- _Data_:
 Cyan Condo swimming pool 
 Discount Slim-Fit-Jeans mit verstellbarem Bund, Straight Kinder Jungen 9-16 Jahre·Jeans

---

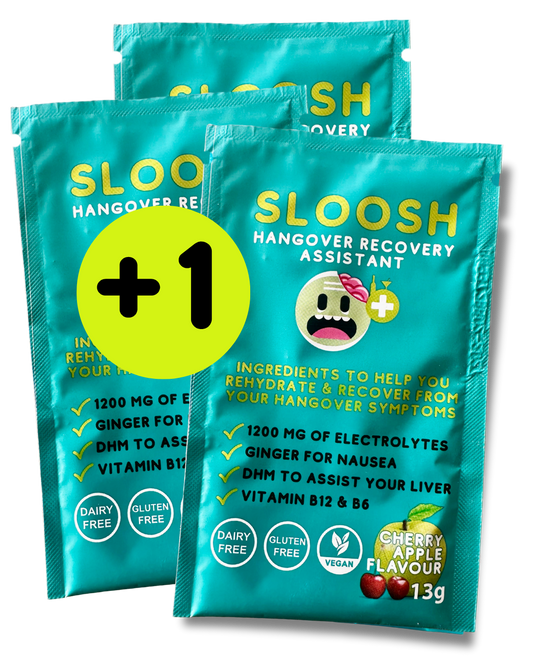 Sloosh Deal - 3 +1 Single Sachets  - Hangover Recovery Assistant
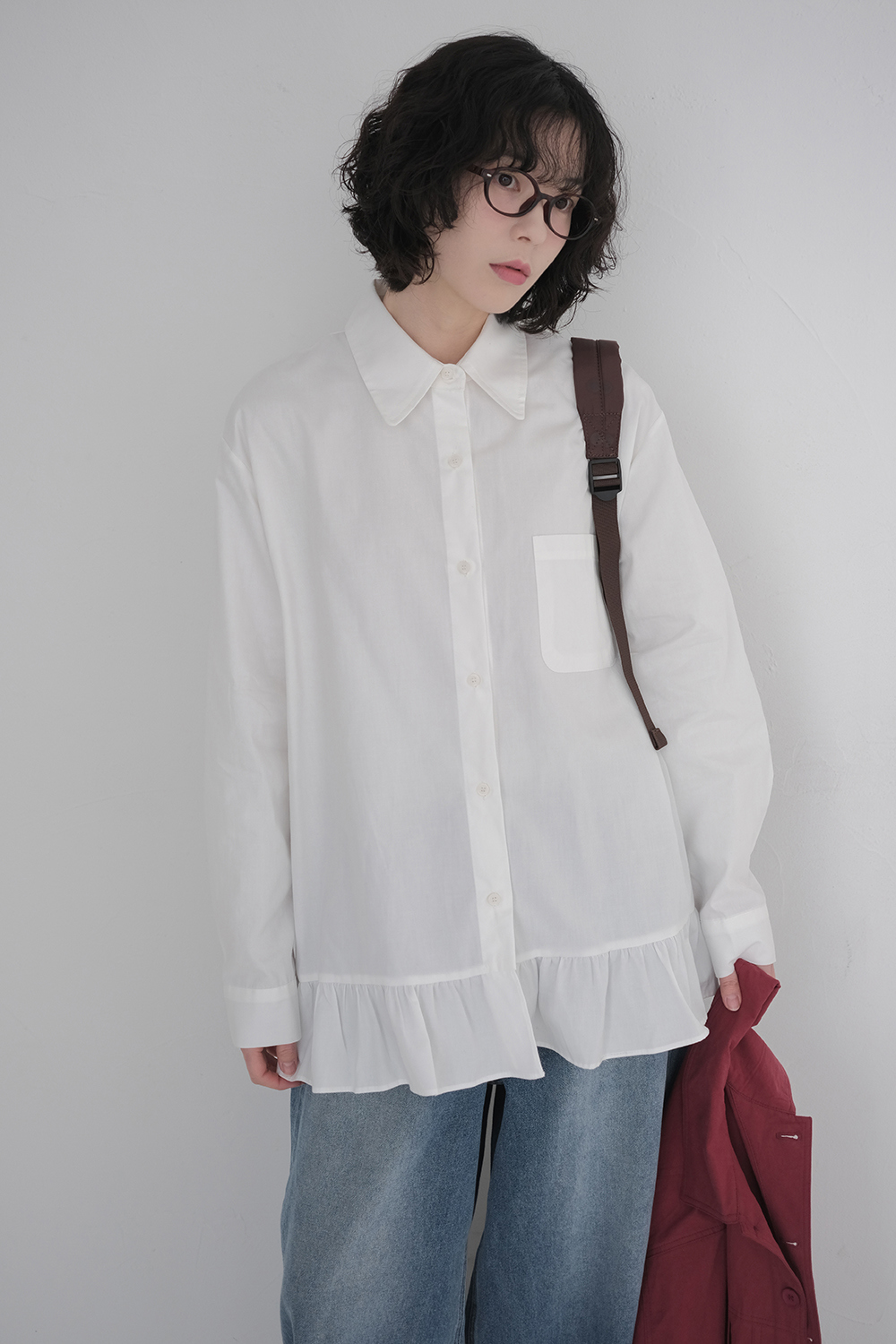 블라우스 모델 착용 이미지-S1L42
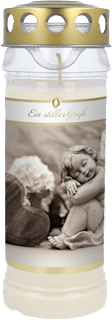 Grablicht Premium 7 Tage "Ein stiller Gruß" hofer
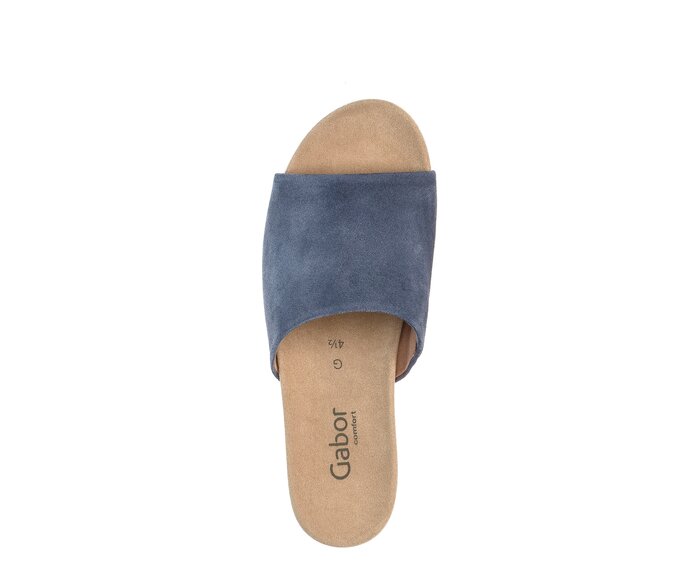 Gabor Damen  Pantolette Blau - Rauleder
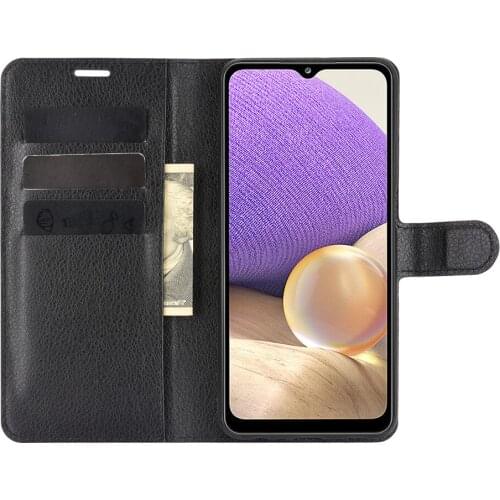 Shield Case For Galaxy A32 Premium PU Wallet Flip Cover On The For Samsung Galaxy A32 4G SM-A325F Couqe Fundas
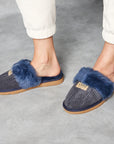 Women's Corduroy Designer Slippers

* * *

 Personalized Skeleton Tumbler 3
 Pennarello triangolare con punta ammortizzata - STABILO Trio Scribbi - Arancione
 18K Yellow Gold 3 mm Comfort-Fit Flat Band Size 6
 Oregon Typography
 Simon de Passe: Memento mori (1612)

- _Exercise details_: Please arrange the rows as a numbered list, starting with the row that contains "Cyan Condo swimming pool" and ending with the row that contains "Discount Slim-Fit-Jeans mit", both included. Leave out any blank lines.

- _Result below_:
1.  Cyan Condo swimming pool 
2.  Discount Slim-Fit-Jeans mit verstellbarem Bund, Straight Kinder Jungen 9-16 Jahre·Jeans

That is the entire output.